Une offre conjointe de Verizon et AT&T sur Vodafone dynamiterait le secteur des télécoms
La consolidation du marché des télécoms pourrait prendre une tournure inattendue en Europe. Jusqu’ici considéré comme un prédateur naturel en sa qualité de deuxième opérateur mobile mondial, le britannique Vodafone risque de se transformer en cible pour les américains Verizon Communications et AT&T, si l’on en croit le Financial Times qui se réfère à des sources «généralement bien informées». Le quotidien fait état d’une possible offre conjointe au prix de 260 pence par action. Ceci correspondrait à une prime de 35% sur le cours actuel de Vodafone dont la valeur d’entreprise atteindrait alors 245 milliards de dollars (191 milliards d’euros).
Des discussions menées fin 2012 entre Verizon et Vodafone en vue d’un rapprochement entre les deux groupes ont apparemment buté sur la composition de l’équipe dirigeante et sur la localisation du siège social. L’arrivée d’une tierce partie et le lancement d’une OPA permettraient à l’opérateur britannique, dont 65% du chiffre d’affaires est réalisé en Europe, d’engranger une plus-value non fiscalisée sur les 45% qu’il détient dans Verizon Wireless, qui pourraient valoir 115 milliards de dollars.
De son côté, Verizon obtiendrait enfin le contrôle total de sa filiale mobile sur un marché américain déjà bien concentré. Le reste des actifs de Vodafone reviendrait à AT&T qui satisferait par ce biais son ambition de prendre pied sur le Vieux Continent, un marché pourtant fortement régulé et très concurrentiel.
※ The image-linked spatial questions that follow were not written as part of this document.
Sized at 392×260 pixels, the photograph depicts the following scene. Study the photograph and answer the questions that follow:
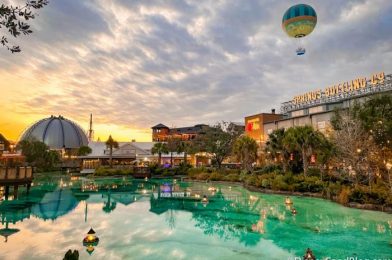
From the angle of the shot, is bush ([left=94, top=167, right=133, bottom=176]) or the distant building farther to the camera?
bush ([left=94, top=167, right=133, bottom=176])

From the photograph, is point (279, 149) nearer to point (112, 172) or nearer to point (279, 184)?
point (279, 184)

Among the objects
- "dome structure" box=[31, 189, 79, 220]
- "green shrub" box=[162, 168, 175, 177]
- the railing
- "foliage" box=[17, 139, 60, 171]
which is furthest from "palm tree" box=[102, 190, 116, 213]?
"foliage" box=[17, 139, 60, 171]

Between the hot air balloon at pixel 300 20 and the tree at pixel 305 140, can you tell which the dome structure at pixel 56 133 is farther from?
the hot air balloon at pixel 300 20

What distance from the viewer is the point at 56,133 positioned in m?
124

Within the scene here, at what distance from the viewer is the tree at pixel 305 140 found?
35219 millimetres

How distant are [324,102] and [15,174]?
5398 centimetres

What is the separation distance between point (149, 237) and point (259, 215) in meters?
9.60

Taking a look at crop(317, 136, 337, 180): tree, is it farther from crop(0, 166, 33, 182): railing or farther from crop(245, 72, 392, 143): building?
crop(0, 166, 33, 182): railing

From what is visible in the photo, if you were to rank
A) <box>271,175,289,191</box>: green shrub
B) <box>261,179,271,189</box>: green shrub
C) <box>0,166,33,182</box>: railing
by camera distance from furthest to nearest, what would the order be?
<box>261,179,271,189</box>: green shrub, <box>271,175,289,191</box>: green shrub, <box>0,166,33,182</box>: railing

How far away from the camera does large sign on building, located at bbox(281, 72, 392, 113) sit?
160 ft

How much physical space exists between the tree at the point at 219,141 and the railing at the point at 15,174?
3520 centimetres

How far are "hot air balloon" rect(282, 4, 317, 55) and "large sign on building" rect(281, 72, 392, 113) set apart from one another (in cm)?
2288

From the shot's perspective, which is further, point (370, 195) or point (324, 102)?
point (324, 102)

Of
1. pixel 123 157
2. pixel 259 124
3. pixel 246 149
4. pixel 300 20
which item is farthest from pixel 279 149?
pixel 123 157
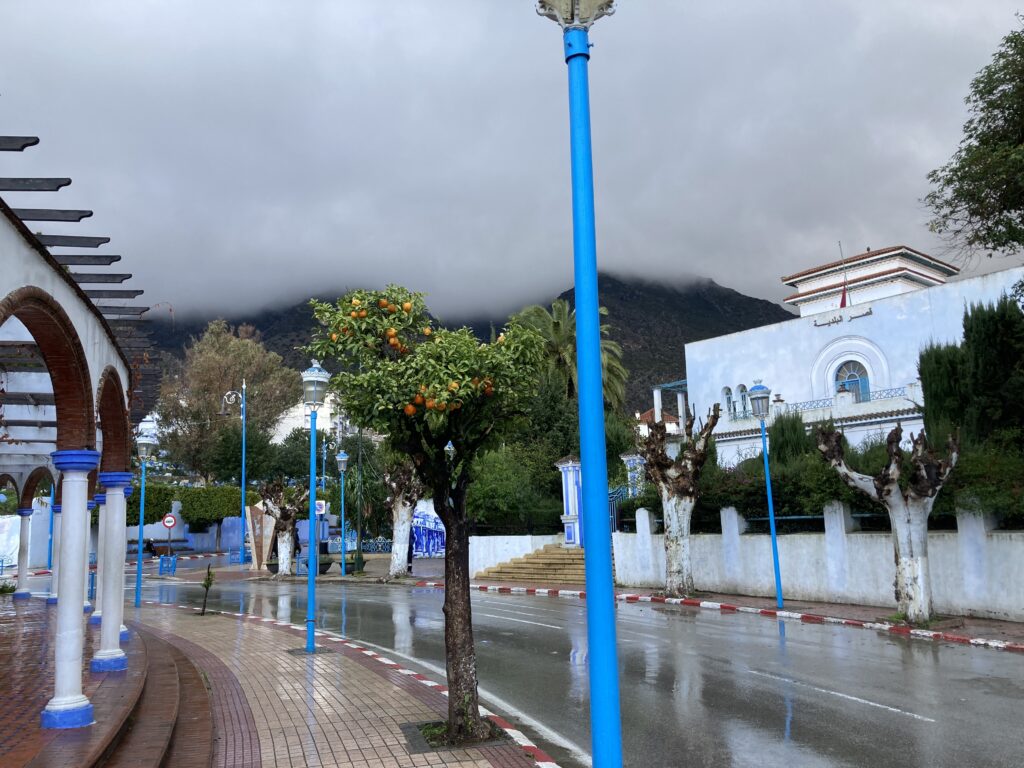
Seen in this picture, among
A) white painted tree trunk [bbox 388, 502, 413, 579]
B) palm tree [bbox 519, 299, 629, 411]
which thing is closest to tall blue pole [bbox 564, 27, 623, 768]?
white painted tree trunk [bbox 388, 502, 413, 579]

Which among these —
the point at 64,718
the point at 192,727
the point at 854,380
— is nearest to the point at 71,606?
the point at 64,718

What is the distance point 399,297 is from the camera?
342 inches

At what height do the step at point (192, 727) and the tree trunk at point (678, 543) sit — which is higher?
the tree trunk at point (678, 543)

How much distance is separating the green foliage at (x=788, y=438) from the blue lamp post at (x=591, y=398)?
2367 cm

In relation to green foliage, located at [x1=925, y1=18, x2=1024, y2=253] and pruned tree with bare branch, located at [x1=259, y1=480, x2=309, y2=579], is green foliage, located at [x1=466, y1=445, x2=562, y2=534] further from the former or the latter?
green foliage, located at [x1=925, y1=18, x2=1024, y2=253]

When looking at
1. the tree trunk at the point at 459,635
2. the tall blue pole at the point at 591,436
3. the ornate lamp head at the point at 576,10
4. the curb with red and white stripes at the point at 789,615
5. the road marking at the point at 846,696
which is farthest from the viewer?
the curb with red and white stripes at the point at 789,615

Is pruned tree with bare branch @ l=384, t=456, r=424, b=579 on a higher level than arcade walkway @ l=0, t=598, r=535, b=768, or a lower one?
higher

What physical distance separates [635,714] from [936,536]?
11453mm

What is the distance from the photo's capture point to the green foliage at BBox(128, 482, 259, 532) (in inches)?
1999

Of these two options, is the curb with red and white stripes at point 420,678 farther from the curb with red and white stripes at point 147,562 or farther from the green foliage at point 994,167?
the curb with red and white stripes at point 147,562

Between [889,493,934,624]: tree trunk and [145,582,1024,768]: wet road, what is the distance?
4.53 feet

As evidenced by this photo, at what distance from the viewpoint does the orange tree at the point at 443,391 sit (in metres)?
7.86

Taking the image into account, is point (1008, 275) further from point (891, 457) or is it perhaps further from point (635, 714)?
point (635, 714)

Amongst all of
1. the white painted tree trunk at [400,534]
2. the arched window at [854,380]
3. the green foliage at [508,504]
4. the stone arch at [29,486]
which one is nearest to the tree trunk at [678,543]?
the green foliage at [508,504]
Verizon Communications a pourtant assuré hier n’avoir « actuellement aucune intention » de fusionner ou de racheter Vodafone, que ce soit seul ou avec des partenaires. Le groupe a tout de même reconnu être susceptible de s’intéresser à la part de Vodafone dans leur coentreprise Verizon Wireless.
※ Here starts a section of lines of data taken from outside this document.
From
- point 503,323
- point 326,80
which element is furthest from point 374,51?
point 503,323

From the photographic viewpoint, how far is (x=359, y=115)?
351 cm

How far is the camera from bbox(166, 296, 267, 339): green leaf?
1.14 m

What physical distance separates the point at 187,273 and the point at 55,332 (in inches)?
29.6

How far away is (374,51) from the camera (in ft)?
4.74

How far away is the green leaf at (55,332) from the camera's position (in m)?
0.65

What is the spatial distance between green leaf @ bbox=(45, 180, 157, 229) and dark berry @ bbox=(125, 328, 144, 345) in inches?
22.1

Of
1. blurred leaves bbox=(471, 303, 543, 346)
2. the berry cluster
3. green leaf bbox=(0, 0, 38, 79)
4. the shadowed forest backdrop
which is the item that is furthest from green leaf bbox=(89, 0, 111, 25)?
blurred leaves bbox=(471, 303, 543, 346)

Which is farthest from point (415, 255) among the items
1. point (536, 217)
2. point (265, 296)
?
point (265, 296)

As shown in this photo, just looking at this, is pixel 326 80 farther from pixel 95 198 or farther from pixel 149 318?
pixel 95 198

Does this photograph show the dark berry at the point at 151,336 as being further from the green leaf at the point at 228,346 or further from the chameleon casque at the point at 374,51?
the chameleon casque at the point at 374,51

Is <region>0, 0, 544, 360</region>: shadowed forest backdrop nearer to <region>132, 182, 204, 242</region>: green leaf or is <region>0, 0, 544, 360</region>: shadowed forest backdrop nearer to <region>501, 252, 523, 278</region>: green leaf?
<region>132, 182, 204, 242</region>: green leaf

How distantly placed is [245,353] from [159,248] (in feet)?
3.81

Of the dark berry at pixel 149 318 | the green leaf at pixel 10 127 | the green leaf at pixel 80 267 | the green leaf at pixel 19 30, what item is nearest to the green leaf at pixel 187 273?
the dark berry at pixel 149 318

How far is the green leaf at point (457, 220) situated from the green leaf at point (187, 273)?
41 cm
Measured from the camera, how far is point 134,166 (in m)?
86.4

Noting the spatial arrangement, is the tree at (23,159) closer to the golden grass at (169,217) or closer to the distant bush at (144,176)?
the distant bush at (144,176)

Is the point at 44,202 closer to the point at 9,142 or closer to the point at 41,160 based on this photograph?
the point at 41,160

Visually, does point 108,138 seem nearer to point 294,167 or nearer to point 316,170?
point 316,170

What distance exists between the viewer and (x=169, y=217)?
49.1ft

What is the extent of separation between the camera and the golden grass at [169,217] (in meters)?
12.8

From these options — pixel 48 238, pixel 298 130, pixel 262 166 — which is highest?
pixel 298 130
Le scénario d’une offre conjointe sur Vodafone a été bien accueilli par les investisseurs, l’action terminant en hausse de 2,9% hier après avoir pris jusqu’à 5,8% en séance.
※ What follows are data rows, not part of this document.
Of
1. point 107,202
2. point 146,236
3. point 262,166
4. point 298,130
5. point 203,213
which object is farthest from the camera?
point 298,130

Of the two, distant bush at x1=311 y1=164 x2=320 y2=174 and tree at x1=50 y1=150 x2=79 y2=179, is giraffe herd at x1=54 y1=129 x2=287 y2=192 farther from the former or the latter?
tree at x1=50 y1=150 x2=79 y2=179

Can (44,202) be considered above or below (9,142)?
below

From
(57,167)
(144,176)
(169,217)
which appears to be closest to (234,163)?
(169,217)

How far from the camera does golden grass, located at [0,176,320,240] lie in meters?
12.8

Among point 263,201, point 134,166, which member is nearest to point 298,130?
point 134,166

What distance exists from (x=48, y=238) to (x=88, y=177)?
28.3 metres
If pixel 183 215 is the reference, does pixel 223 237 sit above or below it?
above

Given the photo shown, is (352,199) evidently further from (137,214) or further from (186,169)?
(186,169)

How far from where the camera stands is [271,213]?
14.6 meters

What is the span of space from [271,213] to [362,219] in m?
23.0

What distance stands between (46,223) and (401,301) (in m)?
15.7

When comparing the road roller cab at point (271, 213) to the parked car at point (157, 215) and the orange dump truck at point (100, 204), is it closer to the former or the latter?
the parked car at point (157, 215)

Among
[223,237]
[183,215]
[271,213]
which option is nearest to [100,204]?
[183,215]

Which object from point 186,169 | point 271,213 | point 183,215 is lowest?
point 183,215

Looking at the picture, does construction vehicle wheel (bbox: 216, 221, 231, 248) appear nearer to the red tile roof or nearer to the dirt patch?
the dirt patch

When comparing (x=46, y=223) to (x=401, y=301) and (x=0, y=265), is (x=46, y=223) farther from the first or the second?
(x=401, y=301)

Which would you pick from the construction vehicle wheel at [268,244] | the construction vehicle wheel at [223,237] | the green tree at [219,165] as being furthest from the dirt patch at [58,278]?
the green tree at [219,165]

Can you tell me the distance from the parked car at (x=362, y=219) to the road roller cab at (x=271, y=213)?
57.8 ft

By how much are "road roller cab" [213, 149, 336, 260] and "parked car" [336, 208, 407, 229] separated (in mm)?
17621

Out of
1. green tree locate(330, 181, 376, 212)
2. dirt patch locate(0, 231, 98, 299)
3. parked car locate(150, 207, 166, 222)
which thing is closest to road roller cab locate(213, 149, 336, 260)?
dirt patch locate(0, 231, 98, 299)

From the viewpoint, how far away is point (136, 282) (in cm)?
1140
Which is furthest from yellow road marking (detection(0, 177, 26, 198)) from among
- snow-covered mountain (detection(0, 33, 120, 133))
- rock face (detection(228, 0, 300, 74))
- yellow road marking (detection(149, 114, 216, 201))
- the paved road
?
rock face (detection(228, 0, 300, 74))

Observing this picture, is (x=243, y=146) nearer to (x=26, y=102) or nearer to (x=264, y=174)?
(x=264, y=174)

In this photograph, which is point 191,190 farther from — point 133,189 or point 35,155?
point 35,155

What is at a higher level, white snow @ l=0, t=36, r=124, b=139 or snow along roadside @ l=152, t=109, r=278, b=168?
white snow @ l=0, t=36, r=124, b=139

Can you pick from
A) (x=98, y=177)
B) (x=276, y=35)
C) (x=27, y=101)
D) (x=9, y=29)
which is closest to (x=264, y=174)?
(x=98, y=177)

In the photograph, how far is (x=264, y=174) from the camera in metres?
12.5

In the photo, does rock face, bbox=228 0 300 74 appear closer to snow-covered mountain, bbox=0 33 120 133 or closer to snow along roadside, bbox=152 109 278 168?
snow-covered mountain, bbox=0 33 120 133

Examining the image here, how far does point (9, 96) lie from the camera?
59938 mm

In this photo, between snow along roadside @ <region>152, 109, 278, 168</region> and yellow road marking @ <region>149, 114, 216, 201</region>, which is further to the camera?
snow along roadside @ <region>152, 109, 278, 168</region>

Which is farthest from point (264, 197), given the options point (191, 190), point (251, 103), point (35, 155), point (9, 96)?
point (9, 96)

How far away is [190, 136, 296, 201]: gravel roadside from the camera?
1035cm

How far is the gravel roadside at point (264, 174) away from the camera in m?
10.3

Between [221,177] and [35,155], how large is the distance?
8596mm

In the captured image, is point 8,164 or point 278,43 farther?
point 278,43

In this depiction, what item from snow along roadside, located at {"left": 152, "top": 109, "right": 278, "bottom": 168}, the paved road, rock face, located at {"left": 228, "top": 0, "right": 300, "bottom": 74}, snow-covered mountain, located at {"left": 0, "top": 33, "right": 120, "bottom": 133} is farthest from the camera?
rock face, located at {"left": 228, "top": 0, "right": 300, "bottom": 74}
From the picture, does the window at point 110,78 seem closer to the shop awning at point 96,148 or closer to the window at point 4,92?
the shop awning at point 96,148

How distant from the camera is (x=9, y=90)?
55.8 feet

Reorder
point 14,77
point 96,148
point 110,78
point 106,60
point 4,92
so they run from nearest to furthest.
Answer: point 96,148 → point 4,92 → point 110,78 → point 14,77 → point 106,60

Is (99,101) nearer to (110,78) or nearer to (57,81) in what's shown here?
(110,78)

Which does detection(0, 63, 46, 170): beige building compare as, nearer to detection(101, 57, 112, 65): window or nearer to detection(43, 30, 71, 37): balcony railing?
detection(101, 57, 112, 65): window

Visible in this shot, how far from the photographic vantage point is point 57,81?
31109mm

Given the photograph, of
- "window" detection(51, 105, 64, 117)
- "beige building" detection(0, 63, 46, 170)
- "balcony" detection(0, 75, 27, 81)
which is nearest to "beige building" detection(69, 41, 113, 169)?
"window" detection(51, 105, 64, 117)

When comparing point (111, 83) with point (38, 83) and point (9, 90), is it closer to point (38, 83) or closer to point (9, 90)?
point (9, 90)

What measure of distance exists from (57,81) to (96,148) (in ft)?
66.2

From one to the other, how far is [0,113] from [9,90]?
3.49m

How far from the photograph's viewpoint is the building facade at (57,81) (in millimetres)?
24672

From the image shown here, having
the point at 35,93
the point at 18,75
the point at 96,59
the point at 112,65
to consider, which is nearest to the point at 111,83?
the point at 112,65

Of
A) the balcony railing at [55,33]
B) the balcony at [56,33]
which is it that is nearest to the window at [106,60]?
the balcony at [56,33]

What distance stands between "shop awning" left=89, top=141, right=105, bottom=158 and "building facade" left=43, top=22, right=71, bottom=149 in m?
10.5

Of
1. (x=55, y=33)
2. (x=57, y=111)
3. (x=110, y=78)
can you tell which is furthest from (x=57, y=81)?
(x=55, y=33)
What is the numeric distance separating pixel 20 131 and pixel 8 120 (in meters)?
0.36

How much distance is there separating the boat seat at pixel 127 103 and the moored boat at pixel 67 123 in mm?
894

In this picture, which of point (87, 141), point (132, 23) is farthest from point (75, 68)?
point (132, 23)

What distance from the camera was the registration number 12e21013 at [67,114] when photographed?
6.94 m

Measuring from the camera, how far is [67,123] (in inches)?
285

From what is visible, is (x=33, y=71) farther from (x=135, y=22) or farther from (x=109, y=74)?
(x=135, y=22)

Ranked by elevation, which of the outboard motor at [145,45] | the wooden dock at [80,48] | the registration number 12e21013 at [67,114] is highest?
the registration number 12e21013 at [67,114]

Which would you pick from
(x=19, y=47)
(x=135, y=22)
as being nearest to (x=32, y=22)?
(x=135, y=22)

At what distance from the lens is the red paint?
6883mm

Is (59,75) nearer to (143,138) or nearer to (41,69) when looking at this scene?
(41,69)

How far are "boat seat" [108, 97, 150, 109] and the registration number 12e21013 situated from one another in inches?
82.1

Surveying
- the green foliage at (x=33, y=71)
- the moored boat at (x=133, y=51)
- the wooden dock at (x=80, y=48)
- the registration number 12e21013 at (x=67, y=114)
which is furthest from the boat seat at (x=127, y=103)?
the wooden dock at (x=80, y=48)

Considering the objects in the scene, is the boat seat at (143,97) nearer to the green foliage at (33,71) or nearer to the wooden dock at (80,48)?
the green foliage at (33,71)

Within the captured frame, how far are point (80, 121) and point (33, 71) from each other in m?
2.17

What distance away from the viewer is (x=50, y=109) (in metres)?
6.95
Tout n’est pourtant pas rose pour le groupe britannique, notamment en Inde où il est numéro deux du marché. Il vient de protester contre la décision du pays de procéder à un nouvel appel d’offres pour renouveler des licences mobiles expirant fin 2014 à Mumbai, New-Delhi et Calcutta. Cette contrainte, qui s’applique aussi au leader Bharti Airtel, s’ajoute à un contentieux sur le bien-fondé d’une taxe de 2,5 milliards de dollars réclamée par l’Inde à Vodafone, suite à la prise de contrôle de Hutchinson Essar en 2007.